** Opening DATA SHOWN block **

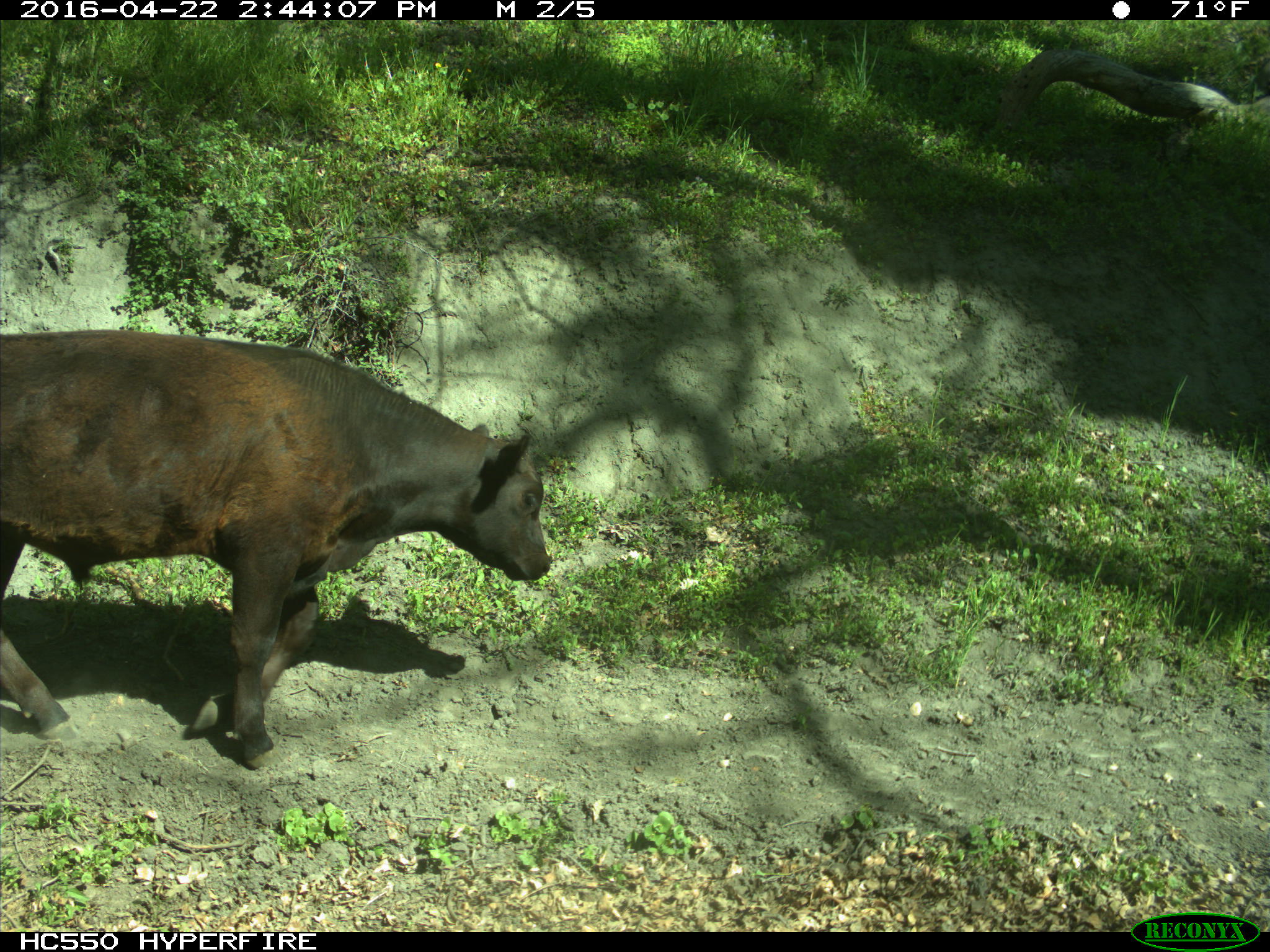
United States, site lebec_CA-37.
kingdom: Animalia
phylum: Chordata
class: Mammalia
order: Artiodactyla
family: Bovidae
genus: Bos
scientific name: Bos taurus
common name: domestic cow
Bos taurus (domestic cow).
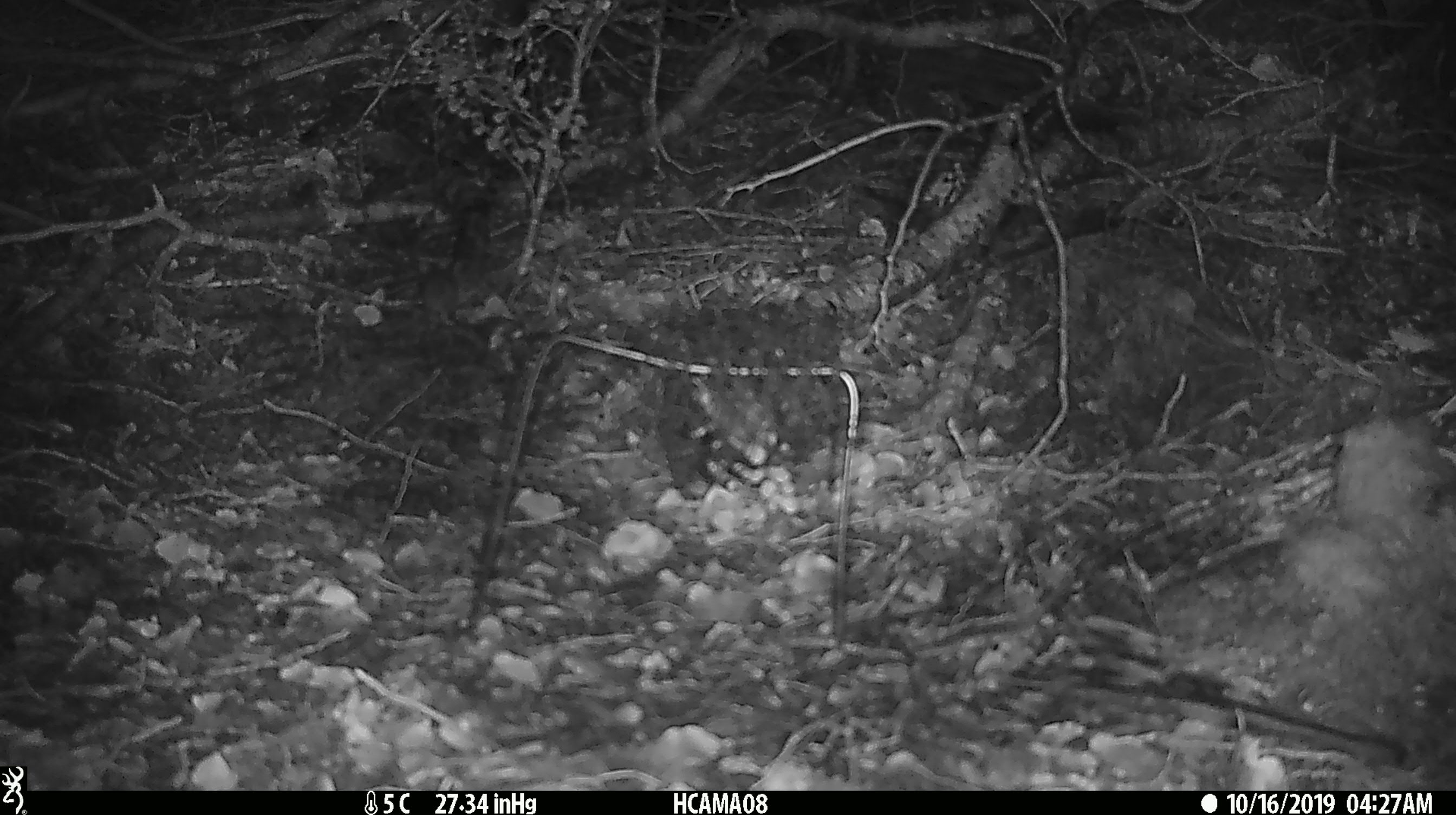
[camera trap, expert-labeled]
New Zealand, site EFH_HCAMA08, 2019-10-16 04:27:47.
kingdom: Animalia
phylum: Chordata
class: Mammalia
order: Rodentia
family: Muridae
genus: Mus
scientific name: Mus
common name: mouse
Mouse (Mus).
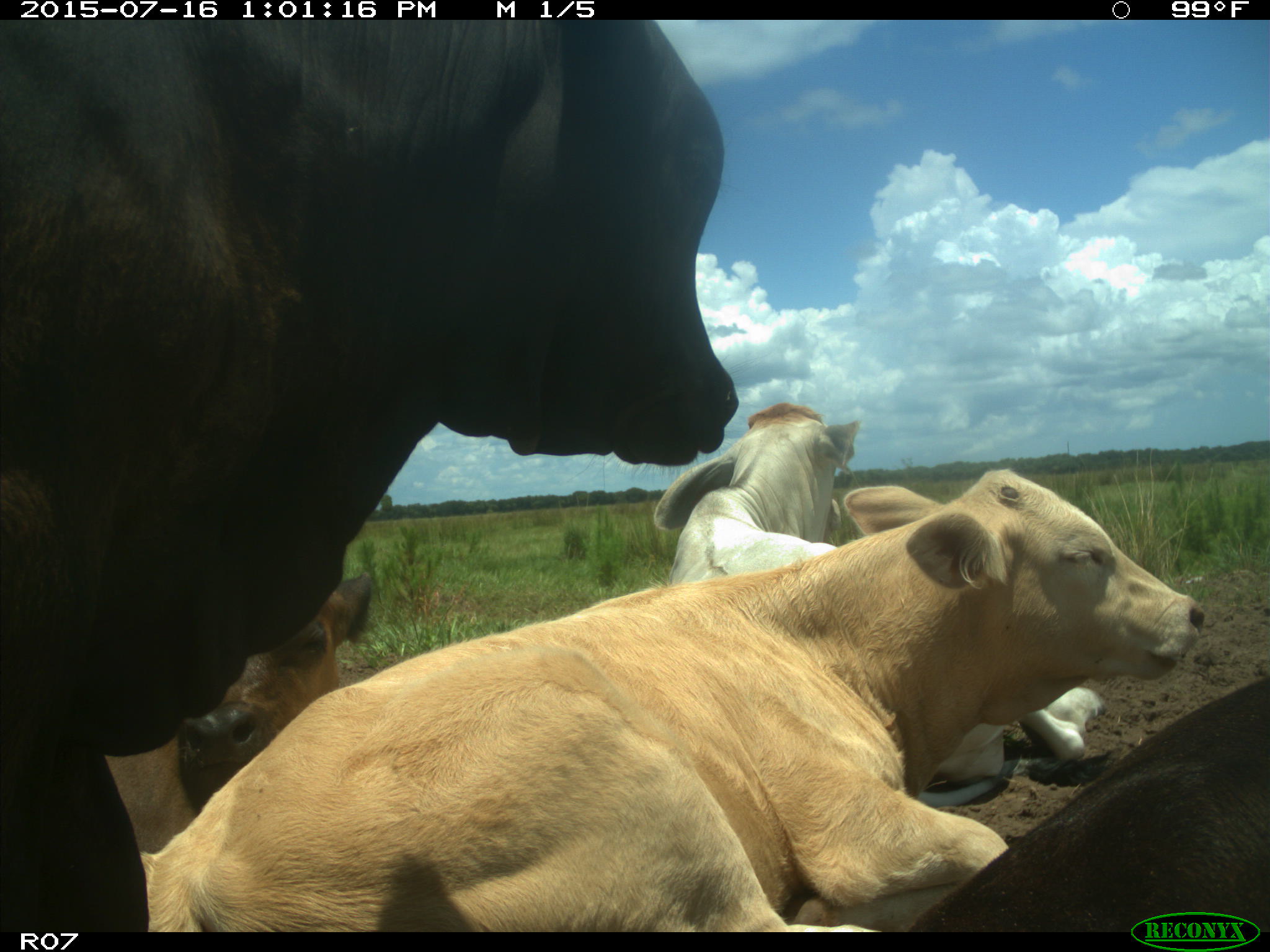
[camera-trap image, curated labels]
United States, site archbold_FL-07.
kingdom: Animalia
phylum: Chordata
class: Mammalia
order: Artiodactyla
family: Bovidae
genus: Bos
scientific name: Bos taurus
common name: domestic cow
Bos taurus (domestic cow).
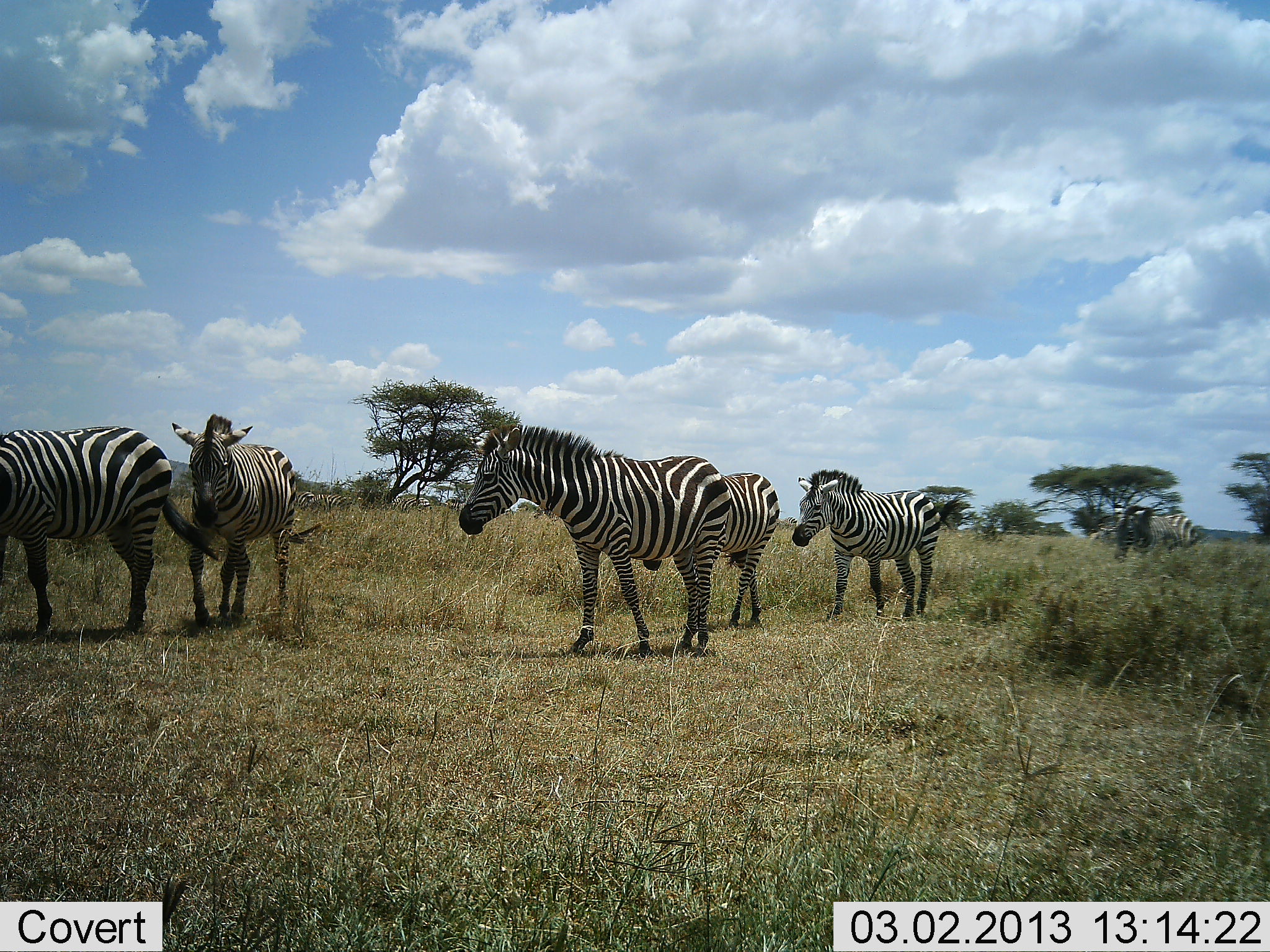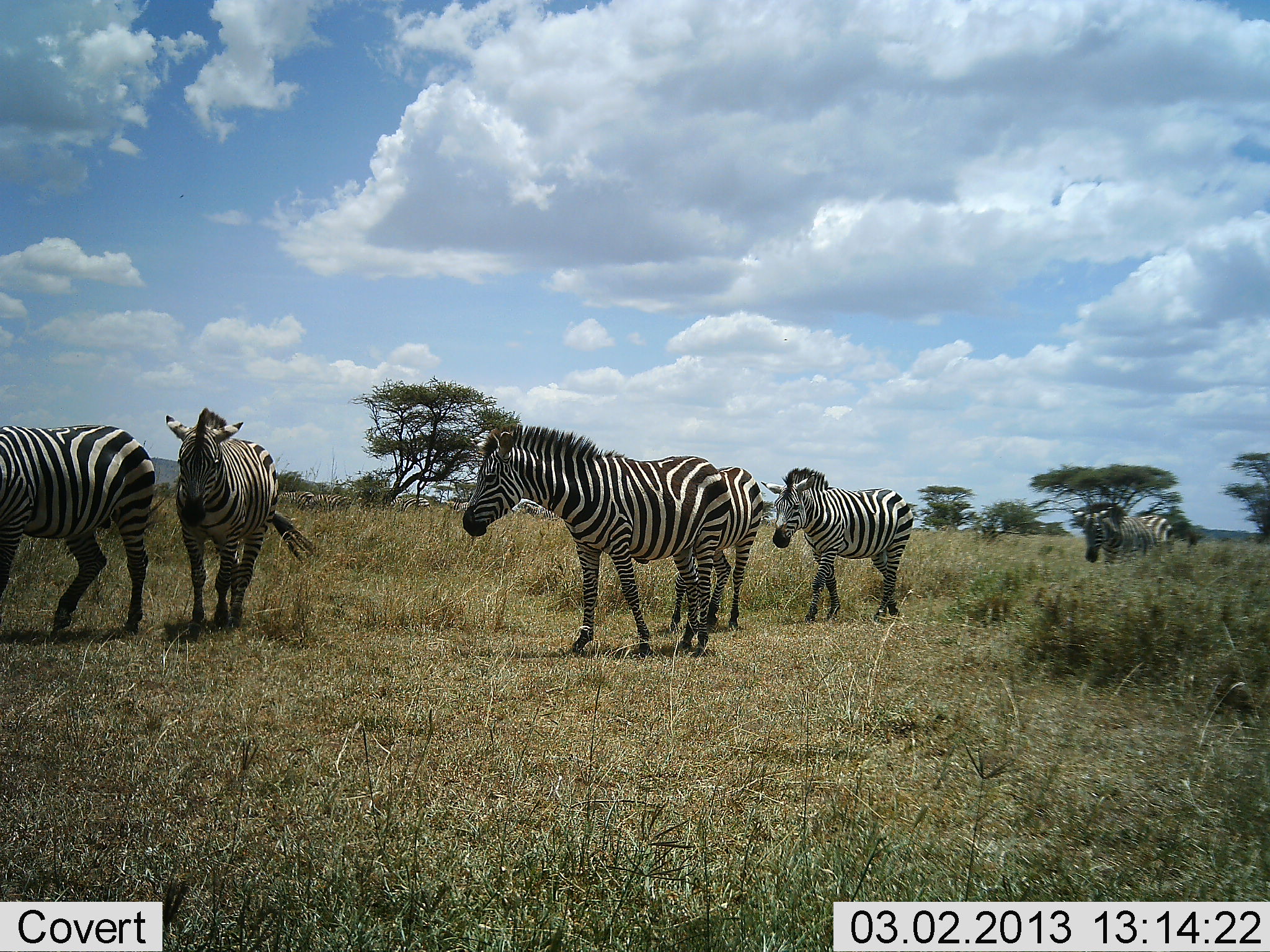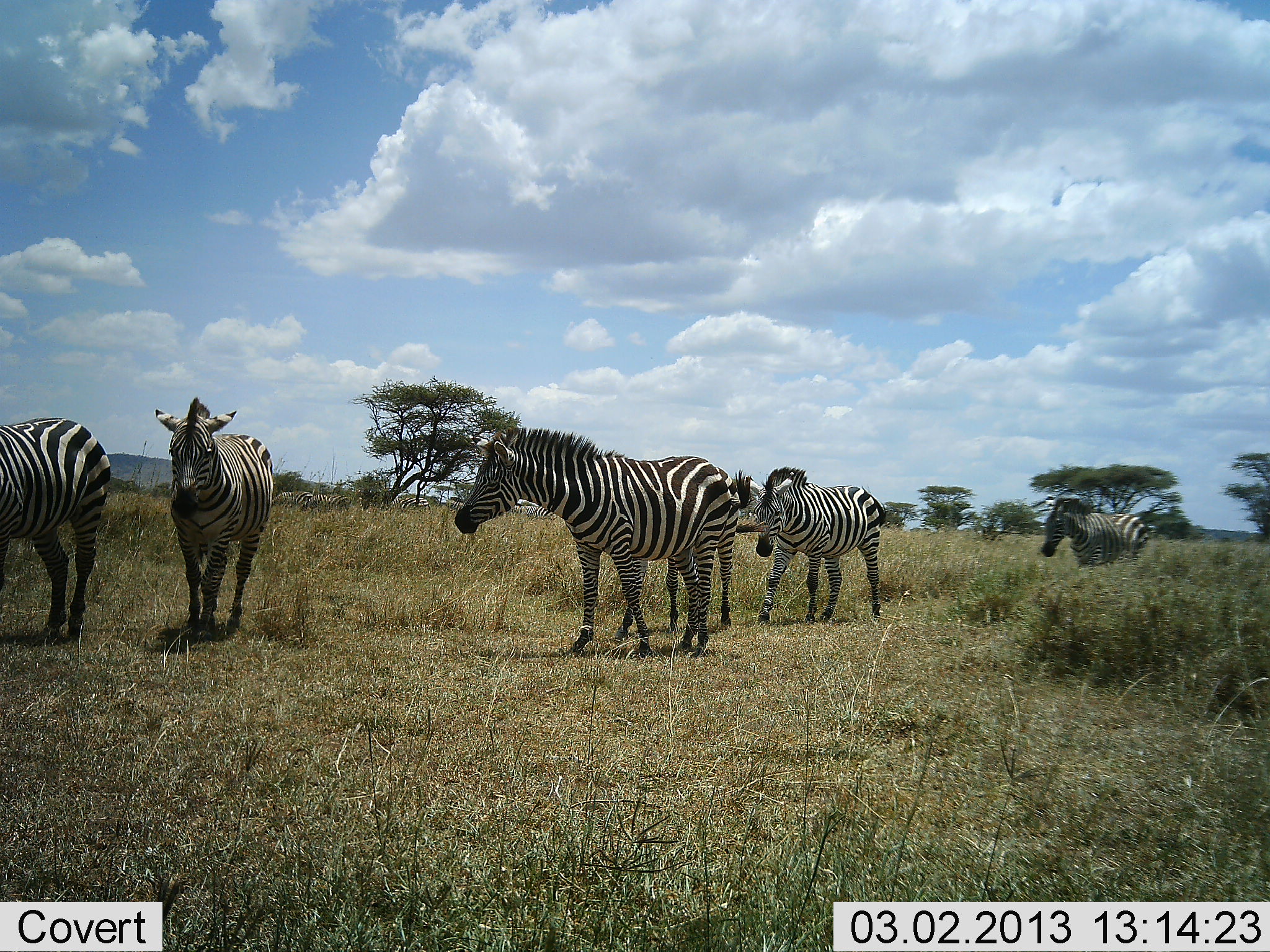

** Closing DATA SHOWN block **

With the images removed, give back every entry exactly as shown.

United States, site lebec_CA-37.
kingdom: Animalia
phylum: Chordata
class: Mammalia
order: Artiodactyla
family: Bovidae
genus: Bos
scientific name: Bos taurus
common name: domestic cow
Bos taurus (domestic cow).
[camera trap, expert-labeled]
New Zealand, site EFH_HCAMA08, 2019-10-16 04:27:47.
kingdom: Animalia
phylum: Chordata
class: Mammalia
order: Rodentia
family: Muridae
genus: Mus
scientific name: Mus
common name: mouse
Mouse (Mus).
[camera-trap image, curated labels]
United States, site archbold_FL-07.
kingdom: Animalia
phylum: Chordata
class: Mammalia
order: Artiodactyla
family: Bovidae
genus: Bos
scientific name: Bos taurus
common name: domestic cow
Bos taurus (domestic cow).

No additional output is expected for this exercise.